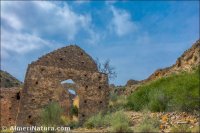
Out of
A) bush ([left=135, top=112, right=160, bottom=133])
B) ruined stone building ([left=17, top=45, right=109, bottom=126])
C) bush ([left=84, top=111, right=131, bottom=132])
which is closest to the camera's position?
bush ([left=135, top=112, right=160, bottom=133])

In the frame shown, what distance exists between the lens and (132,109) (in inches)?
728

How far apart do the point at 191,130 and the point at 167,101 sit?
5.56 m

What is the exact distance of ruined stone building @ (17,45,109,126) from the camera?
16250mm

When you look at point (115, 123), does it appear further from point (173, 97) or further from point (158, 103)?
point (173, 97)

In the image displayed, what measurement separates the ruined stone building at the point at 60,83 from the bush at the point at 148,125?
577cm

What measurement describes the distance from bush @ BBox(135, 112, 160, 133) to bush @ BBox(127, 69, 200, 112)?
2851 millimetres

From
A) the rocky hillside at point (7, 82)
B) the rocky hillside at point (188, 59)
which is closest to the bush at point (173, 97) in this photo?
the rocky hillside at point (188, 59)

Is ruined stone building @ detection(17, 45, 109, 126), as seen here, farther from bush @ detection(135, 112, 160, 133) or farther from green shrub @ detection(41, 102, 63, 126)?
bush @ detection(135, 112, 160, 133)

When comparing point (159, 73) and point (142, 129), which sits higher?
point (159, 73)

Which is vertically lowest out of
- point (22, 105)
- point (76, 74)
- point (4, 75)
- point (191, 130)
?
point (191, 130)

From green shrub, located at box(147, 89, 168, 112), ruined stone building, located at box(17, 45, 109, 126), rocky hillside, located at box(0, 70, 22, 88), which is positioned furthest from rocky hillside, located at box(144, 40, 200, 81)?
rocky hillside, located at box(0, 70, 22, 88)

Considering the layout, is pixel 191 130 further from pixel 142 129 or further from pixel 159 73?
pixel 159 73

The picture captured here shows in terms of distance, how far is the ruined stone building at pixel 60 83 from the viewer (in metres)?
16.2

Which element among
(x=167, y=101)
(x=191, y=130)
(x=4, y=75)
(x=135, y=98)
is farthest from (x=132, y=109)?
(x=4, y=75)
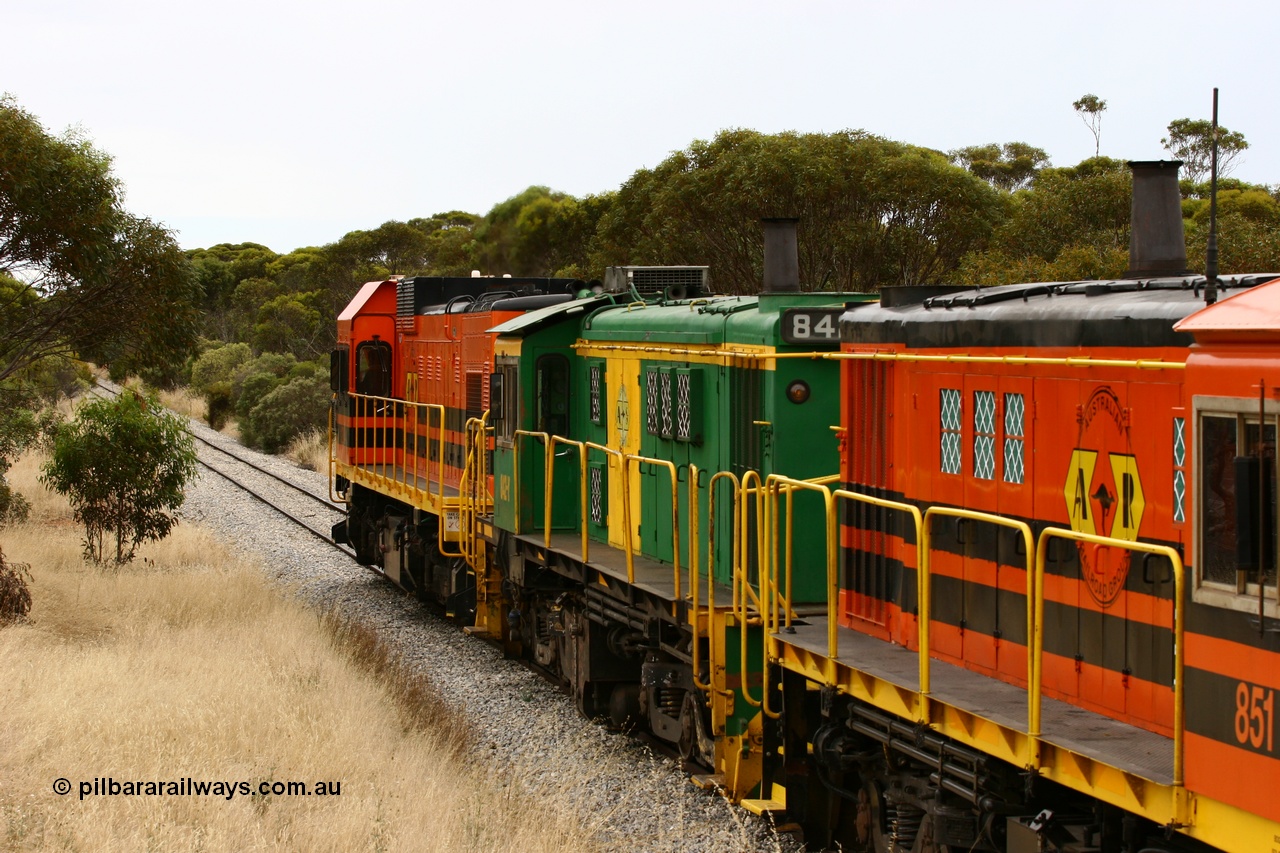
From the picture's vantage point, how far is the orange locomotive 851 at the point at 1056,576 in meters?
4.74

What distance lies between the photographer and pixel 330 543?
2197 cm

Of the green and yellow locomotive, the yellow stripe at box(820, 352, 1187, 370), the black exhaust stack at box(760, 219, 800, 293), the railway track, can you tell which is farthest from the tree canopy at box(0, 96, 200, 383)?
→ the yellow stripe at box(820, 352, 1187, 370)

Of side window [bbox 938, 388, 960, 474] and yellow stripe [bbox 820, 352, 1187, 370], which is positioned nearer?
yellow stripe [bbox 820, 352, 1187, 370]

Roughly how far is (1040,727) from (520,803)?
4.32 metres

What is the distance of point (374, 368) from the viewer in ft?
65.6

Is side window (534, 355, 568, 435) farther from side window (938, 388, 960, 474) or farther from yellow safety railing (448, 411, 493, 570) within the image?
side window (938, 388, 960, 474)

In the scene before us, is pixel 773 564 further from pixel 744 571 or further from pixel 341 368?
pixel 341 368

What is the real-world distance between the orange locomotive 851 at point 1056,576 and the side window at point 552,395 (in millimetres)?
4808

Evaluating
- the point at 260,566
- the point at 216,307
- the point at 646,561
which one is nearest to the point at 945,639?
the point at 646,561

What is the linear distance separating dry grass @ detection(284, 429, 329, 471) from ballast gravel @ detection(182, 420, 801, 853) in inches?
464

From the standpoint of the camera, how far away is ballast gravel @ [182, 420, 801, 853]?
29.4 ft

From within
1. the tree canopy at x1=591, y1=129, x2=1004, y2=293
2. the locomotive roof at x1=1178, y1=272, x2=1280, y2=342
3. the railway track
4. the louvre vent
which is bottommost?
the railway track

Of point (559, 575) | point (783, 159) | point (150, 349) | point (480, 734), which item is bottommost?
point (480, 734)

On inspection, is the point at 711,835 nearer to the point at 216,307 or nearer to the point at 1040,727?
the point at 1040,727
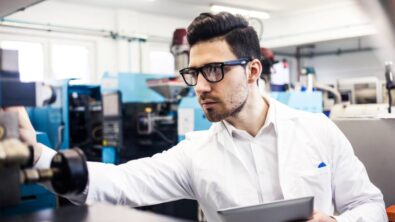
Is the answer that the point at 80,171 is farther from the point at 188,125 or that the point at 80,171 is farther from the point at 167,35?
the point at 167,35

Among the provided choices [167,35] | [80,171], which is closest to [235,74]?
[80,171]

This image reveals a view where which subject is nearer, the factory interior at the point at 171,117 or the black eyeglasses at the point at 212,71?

◆ **Task objective**
Reproduce verbatim the records from the line containing "In the image displayed, what" through the line containing "2851 millimetres", including both of those lines.

◆ **Solution to the exercise**
In the image displayed, what measurement separates the ruined stone building at the point at 60,83 from the bush at the point at 148,125?
577cm

What measurement describes the distance from bush @ BBox(135, 112, 160, 133) to bush @ BBox(127, 69, 200, 112)?
2851 millimetres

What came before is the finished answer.